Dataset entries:
▬▬▬▬▬▬▬▬▬▬

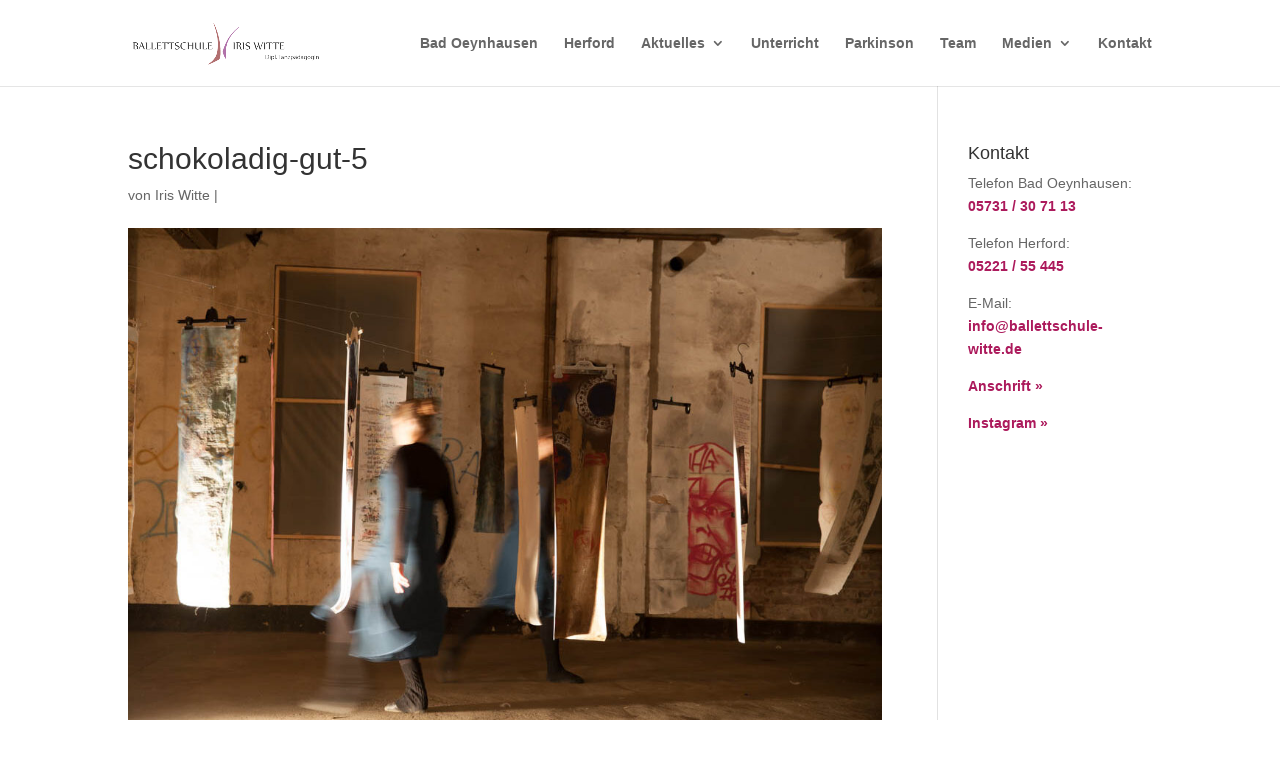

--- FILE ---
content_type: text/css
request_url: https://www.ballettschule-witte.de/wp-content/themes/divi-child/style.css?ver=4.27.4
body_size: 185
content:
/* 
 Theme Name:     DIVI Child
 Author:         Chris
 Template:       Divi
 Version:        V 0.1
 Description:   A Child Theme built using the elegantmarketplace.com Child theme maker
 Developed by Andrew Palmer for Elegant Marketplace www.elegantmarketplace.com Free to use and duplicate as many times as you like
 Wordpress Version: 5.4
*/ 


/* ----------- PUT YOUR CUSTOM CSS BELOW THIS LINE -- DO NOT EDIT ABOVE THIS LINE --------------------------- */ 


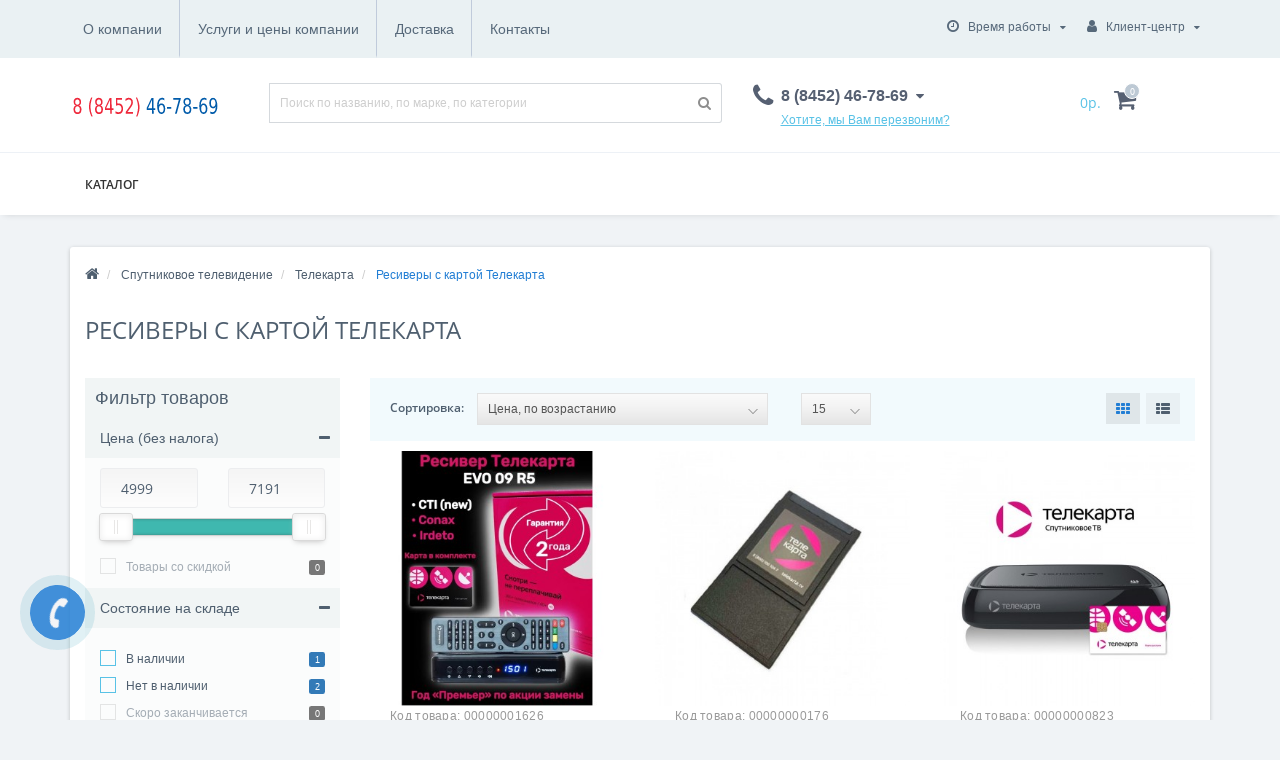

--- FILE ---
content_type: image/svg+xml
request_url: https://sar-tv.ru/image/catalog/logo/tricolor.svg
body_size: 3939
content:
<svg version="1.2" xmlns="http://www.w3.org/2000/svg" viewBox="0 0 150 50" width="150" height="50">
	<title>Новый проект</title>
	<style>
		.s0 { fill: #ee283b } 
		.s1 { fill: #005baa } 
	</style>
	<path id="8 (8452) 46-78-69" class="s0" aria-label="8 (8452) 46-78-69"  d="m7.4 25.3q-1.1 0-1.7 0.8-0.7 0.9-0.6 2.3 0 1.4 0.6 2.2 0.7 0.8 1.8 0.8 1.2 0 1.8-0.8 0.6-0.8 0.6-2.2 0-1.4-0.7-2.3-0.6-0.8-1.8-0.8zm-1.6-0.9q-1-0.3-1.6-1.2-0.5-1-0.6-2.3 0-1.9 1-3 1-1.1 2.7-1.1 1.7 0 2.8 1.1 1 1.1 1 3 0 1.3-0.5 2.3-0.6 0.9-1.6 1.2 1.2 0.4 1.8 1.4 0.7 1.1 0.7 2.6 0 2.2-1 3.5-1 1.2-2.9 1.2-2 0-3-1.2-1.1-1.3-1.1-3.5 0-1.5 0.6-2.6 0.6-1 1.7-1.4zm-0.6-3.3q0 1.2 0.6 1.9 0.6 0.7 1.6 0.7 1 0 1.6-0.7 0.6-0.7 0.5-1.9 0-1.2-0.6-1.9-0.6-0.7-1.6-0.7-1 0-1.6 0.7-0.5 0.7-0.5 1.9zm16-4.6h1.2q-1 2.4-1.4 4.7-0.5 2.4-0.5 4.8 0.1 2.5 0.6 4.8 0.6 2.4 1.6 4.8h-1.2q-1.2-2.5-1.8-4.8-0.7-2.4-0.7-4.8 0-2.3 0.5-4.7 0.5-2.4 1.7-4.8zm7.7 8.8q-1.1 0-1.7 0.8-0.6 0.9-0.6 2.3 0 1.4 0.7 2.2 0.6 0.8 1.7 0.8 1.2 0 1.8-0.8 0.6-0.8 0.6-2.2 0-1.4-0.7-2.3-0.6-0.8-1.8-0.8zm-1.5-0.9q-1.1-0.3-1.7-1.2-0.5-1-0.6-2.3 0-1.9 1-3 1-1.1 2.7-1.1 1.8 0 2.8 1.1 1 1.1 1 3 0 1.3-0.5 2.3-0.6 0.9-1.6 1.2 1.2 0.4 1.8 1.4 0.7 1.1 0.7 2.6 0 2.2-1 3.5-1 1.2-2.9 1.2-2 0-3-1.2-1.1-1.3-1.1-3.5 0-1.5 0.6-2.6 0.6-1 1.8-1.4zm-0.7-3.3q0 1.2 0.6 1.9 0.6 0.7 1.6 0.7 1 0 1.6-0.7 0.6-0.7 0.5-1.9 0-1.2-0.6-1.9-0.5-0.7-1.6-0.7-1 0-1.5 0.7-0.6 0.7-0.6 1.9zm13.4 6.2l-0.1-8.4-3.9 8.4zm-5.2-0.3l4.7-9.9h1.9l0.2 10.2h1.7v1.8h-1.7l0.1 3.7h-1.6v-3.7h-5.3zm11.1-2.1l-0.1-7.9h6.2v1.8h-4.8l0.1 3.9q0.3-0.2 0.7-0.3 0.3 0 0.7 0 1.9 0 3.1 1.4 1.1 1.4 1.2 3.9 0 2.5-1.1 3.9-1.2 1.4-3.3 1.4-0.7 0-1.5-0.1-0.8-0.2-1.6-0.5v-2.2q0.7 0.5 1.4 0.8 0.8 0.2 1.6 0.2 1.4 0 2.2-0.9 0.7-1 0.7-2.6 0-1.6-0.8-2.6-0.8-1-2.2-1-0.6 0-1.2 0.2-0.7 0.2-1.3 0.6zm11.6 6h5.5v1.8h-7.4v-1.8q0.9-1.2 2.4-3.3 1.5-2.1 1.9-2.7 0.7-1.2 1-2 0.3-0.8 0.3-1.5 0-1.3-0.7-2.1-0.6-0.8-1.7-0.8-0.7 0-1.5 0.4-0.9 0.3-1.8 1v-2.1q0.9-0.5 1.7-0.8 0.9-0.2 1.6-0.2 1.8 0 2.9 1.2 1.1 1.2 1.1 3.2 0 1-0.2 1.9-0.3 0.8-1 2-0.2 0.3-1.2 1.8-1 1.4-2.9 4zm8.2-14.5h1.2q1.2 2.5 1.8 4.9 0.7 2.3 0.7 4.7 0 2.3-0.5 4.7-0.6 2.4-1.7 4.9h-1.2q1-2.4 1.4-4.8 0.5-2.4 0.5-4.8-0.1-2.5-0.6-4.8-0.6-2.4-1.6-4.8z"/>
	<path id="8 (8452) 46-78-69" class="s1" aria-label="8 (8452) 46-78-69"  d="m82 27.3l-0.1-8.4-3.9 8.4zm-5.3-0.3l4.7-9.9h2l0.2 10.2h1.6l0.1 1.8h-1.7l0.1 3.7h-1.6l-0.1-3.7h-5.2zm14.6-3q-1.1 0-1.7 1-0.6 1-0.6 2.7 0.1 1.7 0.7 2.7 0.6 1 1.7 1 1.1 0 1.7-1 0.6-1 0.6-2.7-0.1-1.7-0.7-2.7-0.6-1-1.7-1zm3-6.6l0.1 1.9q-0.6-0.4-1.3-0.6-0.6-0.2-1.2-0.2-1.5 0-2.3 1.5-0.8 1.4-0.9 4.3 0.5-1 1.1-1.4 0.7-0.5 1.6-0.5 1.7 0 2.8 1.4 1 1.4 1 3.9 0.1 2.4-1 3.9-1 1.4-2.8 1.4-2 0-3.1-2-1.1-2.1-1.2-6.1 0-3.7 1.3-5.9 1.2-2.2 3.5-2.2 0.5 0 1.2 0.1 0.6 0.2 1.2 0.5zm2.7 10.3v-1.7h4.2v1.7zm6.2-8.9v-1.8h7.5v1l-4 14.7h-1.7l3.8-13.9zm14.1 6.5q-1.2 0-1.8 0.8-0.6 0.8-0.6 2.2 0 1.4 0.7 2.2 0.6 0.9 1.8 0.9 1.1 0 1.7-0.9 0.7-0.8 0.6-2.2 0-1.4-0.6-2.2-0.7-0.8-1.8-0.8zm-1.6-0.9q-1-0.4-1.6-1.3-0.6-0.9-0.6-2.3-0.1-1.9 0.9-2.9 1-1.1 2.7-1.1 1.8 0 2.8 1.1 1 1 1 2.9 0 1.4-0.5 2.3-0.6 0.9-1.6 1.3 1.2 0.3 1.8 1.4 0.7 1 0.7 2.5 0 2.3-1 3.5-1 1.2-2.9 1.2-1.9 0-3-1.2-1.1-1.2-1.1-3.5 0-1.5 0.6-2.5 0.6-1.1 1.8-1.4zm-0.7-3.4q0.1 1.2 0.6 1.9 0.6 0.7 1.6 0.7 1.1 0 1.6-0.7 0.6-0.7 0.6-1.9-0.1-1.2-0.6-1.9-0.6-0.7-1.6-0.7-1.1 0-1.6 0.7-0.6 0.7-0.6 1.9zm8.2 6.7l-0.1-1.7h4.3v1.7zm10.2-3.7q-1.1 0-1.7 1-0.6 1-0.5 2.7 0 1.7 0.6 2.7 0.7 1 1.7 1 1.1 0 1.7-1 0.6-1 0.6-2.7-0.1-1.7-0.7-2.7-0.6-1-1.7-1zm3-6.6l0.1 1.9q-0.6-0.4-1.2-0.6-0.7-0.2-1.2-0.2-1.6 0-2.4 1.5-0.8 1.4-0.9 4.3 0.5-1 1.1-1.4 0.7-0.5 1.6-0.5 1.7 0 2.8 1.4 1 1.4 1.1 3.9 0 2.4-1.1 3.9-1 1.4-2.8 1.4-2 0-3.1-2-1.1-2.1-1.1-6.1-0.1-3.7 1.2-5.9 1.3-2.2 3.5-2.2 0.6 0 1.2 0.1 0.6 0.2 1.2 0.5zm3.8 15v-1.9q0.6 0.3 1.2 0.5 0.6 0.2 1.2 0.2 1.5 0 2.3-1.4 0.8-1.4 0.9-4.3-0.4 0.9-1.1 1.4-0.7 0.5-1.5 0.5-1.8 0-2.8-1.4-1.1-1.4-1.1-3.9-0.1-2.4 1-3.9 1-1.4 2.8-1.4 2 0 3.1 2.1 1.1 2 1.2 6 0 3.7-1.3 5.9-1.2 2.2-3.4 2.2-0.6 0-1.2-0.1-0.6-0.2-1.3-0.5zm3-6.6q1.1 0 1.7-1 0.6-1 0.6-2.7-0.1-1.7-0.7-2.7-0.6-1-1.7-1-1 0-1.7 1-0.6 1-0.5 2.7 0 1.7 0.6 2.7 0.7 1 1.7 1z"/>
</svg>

▬▬▬▬▬▬▬▬▬▬

__Assignment__.
Across the entries above, find the lines with the string "elegantmarketplace" and copy them.

__Solution to the exercise__.
 Description:   A Child Theme built using the elegantmarketplace.com Child theme maker
 Developed by Andrew Palmer for Elegant Marketplace www.elegantmarketplace.com Free to use and duplicate as many times as you like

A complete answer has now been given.